The debate was not only an opportunity for Princeton to hear the arguments for BDS, which I and Jewish Voice for Peace Executive Director Rebecca Vilkomerson introduced, but to see the supposedly “pro-Israel, pro-peace” organization J Street showcase its opposition to the BDS movement, which it has labeled on its website as “a convenient mantle for thinly disguised anti-Semitism.” The group dispatched Daniel May, who serves as director of J Street’s campus wing, J Street U, to argue against BDS at Princeton. He was joined by a Princeton senior also named Daniel May, who filled in as the second debater against BDS because none of the major pro-Israel organizations invited by Princeton’s Whig-Clio debating society were able to, or were willing to, participate. (I have heard rumors from multiple sources that AIPAC has adopted an official policy of refusing to engage in public debates on BDS).
I have embedded two videos here: at the top is my opening statement, and the second contains highlights of each speaker’s presentation. While Rebecca focused her arguments on rights and results (see her excellent presentation here), I tried to outline the history of how Israel engineered its “Jewish and democratic” system through force, and why it relies on increasingly horrific levels of force to ward off the encroaching threat of real democracy. Daniel May of Princeton hammered on the notion that there are much worse human rights violators in the world than Israel, and that Israel is a longstanding ally of the U.S. that “doesn’t deserve to be boycotted.” I thought he did a pretty good job of presenting his case, though of course I disagreed with him, and said so.
The presentation by Daniel May of J Street was the most significant of the evening, simply because it revealed how far J Street is willing to go to stop BDS. I have nothing personal against May. In fact, I know him and like him a lot.
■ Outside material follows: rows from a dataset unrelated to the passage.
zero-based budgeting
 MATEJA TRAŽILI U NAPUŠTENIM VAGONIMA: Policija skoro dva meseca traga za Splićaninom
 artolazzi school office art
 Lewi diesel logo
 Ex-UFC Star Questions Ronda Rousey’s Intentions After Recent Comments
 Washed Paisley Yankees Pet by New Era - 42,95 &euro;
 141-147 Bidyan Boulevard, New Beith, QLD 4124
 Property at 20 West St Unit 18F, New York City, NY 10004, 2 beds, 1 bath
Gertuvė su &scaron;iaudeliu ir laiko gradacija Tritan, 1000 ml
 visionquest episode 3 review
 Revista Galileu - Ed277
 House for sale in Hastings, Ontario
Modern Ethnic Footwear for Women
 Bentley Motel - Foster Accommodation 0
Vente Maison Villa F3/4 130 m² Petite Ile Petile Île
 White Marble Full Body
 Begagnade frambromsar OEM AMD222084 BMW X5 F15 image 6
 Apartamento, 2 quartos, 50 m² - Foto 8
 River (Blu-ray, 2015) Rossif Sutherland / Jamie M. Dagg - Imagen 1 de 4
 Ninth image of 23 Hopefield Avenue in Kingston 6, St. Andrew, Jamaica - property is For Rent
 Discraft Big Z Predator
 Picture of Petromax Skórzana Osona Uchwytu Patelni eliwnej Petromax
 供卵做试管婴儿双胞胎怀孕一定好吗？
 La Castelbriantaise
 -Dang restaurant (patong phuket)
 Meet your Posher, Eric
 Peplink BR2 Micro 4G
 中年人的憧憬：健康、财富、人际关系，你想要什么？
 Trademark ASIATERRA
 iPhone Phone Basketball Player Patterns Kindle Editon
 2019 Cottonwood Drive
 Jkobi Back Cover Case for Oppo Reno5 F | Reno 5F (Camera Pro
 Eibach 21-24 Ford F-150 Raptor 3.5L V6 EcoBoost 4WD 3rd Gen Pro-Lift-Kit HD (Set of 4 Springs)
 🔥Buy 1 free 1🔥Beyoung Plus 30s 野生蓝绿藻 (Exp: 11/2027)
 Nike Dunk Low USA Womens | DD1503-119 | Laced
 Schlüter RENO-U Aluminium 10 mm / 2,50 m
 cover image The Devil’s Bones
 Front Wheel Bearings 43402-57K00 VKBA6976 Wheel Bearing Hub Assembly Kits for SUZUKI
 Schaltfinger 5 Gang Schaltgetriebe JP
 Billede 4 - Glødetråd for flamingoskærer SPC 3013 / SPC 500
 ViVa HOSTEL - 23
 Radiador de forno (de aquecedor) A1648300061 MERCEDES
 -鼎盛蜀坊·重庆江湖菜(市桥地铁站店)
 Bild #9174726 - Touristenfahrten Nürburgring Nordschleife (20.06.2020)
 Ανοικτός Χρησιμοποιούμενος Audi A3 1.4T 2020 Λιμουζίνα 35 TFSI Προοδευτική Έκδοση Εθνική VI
He is a decent, enormously talented guy. But he is also an employee of J Street and that means that he had to recite the talking points that Jeremy Ben-Ami and his inner circle had crafted for him based on their own focus groups and polling.
Tragically, May’s case — and by extension, J Street’s case — against BDS boiled down to the Bible and the Holocaust: BDS undermines the 2000-year-old dream that Jews supposedly have of “returning to Israel,” he said, and it denies the persecution Jews have suffered “everywhere they went,” especially in Europe during the Holocaust. Aside from a few token nods May made to the Palestinian popular struggle (which ironically is linked the BDS movement), his case against BDS seemed contrived to trigger the most base emotional responses from Jewish-Americans, especially those who had been subjected to sustained Zionist conditioning. What that says about J Street’s long term political strategy and the case against BDS will be the subject of a much longer piece I plan to post in the coming days. And I will be posting complete video of (J Street U director) May’s entire opening statement as well.